- **OBJECTIF 1**:
Réponds à ces questions sur l'extrait de page :
(a) Quelle fleur y est présentée comme une très jolie promesse de réalisation ?
(b) D'après ce que Sri Aurobindo a écrit, comment est le mouvement de transformation du monde ?
(c) Selon l'extrait, quelles deux choses J n'a-t-il pas ?
- **OBJECTIF 2**: Modifie les lignes fournies, de la ligne contenant « What spatial distance » jusqu'à la fin de ces lignes, en remplaçant « wooden desk top » par « oak desk top » sans rien changer d'autre. Ne redonne que ces lignes.

- **EXTRAIT DE PAGE**:
*****

Regarde, c’est de l’enthousiasme, tu vois! Il est beau. Il faut le mettre tout de suite dans l’eau, autrement... Il a besoin de force vitale – l’eau, c’est la force vitale. C’est joli! Quelle fantaisie! Et puis ça [hibiscus rose pâle, double], c’est la conscience «une» avec la conscience divine, mais c’est supramentalisé – ça commence à se supramentaliser. Et voilà une très jolie promesse de réalisation [capucine], elle est jolie, avec... de l’équilibre [bégonia] – l’équilibre. Et la paix de la fidélité [portlandia ou quisqualis].

Voilà, mon petit.

Alors, quelque chose à demander?

(silence)

Oh! c’est effroyable, chacun... (Mère veut parler des disciples)... Enfin tant pis. Je ne suis pas venue si tard. Qu’est-ce que tu as à me dire?

Dire?

Dire, travailler, faire, décider, arranger, n’importe quoi!

Un jour, quand tu auras le temps, je te poserai une question.

Pose.

Ce n’est pas une question personnelle mais quelque chose qui m’a troublé un peu. C’est au sujet de World-Union...

Oh! World-Union... Qu’est-ce qui te trouble?

Écoute, mon petit, tu n’as pas besoin de poser de questions, je vais te dire tout de suite: Sri Aurobindo a écrit quelque part que le mouvement de transformation du monde est double: d’abord, l’individu qui fait la sâdhanâ et qui établit le contact avec les choses supérieures; mais en même temps, le monde est une base et il faut que le monde se soulève un peu et se prépare pour que la réalisation puisse s’accomplir (enfin c’est une façon de dire, pour simplifier). Il y a des gens qui n’existent que comme cela, en surface – tu comprends, ils ne vivent que quand ils s’agitent: tout ce qui se passe au-dedans d’eux (s’il se passe quelque chose!) se traduit tout de suite par de l’agitation. Et alors ces gens-là, comme J, par exemple, pour ne pas le nommer, ont toujours besoin de se livrer à une action extérieure. Il a donc ramassé cette phrase de Sri Aurobindo [World-Union, l’Union du Monde] et il est venu me dire qu’il voulait...

Mais depuis le commencement il est comme cela (geste exprimant l’agitation), il a essayé... il a essayé un nombre considérable de choses! D’ailleurs il n’a jamais rien réussi: il n’a pas de méthode, il n’a pas d’ordre, il ne sait pas organiser un travail. Alors ce World-Union, c’est simplement pour le laisser, comme on laisse un cheval galoper.

*****

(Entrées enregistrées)
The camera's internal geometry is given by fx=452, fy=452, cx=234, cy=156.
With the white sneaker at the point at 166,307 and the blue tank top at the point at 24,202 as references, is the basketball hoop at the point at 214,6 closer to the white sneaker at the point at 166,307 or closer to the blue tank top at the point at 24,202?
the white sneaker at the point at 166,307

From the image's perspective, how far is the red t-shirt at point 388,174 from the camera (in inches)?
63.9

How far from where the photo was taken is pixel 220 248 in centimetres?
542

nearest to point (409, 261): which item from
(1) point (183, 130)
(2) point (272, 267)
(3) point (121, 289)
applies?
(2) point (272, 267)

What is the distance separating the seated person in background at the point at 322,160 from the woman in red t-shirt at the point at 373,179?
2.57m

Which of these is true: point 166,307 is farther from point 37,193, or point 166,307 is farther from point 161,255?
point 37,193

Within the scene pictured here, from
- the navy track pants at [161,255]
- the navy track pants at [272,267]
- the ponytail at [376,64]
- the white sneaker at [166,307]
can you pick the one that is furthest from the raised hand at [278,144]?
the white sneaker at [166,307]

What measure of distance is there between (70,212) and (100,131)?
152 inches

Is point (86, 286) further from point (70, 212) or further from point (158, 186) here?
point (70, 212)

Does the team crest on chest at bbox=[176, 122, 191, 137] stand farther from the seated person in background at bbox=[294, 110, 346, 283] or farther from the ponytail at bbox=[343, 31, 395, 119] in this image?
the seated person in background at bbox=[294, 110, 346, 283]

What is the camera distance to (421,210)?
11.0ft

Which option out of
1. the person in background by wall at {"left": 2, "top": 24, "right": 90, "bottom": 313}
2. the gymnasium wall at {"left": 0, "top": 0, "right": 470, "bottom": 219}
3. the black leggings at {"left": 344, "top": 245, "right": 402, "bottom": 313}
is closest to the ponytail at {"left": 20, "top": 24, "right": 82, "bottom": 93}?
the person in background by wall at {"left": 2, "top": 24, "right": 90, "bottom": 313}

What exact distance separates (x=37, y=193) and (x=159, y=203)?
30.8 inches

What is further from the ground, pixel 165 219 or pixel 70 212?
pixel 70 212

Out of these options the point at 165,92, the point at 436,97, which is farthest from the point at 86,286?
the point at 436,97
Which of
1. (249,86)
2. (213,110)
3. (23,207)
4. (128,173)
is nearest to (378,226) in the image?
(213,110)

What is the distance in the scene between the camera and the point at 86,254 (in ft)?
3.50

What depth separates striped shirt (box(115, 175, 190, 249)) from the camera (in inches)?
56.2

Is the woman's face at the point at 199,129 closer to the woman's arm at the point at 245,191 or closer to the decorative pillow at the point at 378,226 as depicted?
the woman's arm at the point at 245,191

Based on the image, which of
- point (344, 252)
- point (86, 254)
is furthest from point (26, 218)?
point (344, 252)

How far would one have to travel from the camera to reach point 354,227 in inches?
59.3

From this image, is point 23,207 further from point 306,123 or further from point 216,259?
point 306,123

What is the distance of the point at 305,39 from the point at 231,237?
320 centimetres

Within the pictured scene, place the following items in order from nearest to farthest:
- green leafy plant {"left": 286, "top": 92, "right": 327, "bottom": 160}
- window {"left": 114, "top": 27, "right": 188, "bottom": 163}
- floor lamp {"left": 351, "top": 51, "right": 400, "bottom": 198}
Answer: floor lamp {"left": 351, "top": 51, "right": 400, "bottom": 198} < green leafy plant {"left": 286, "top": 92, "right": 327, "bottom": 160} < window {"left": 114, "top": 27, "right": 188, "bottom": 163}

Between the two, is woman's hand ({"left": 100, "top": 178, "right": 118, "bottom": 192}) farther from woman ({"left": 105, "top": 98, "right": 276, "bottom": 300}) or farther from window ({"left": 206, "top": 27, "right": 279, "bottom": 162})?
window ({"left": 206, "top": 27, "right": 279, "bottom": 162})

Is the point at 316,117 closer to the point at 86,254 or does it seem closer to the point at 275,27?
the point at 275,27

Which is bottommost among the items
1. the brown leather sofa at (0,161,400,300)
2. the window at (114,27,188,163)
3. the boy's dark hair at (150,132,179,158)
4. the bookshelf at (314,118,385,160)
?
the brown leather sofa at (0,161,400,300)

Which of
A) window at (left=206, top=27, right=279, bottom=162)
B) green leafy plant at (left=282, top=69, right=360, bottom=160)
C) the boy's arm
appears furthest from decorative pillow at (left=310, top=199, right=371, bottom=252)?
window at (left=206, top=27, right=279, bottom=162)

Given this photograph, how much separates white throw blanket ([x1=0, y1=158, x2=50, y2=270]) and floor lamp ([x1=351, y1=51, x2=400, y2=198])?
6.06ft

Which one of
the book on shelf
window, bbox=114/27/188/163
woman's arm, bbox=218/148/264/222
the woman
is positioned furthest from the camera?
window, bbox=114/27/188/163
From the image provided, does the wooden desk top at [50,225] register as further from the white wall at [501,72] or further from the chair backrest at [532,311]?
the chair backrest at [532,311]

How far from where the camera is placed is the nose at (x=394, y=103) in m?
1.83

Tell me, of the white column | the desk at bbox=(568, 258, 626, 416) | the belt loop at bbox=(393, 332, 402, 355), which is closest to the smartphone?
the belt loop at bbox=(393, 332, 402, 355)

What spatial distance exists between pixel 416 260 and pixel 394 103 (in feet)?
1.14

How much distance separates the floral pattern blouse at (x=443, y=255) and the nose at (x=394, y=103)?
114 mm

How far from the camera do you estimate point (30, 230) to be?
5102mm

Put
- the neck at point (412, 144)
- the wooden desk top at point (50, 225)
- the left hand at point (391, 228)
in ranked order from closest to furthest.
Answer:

*****

- **RÉSULTAT OBTENU 1**:
(a) La capucine.
(b) Il est double.
(c) Il n'a pas de méthode et il n'a pas d'ordre.

- **RÉSULTAT OBTENU 2**:
What spatial distance exists between pixel 416 260 and pixel 394 103 (in feet)?
1.14

How much distance separates the floral pattern blouse at (x=443, y=255) and the nose at (x=394, y=103)?
114 mm

How far from the camera do you estimate point (30, 230) to be?
5102mm

Put
- the neck at point (412, 144)
- the oak desk top at point (50, 225)
- the left hand at point (391, 228)
in ranked order from closest to furthest.
Answer:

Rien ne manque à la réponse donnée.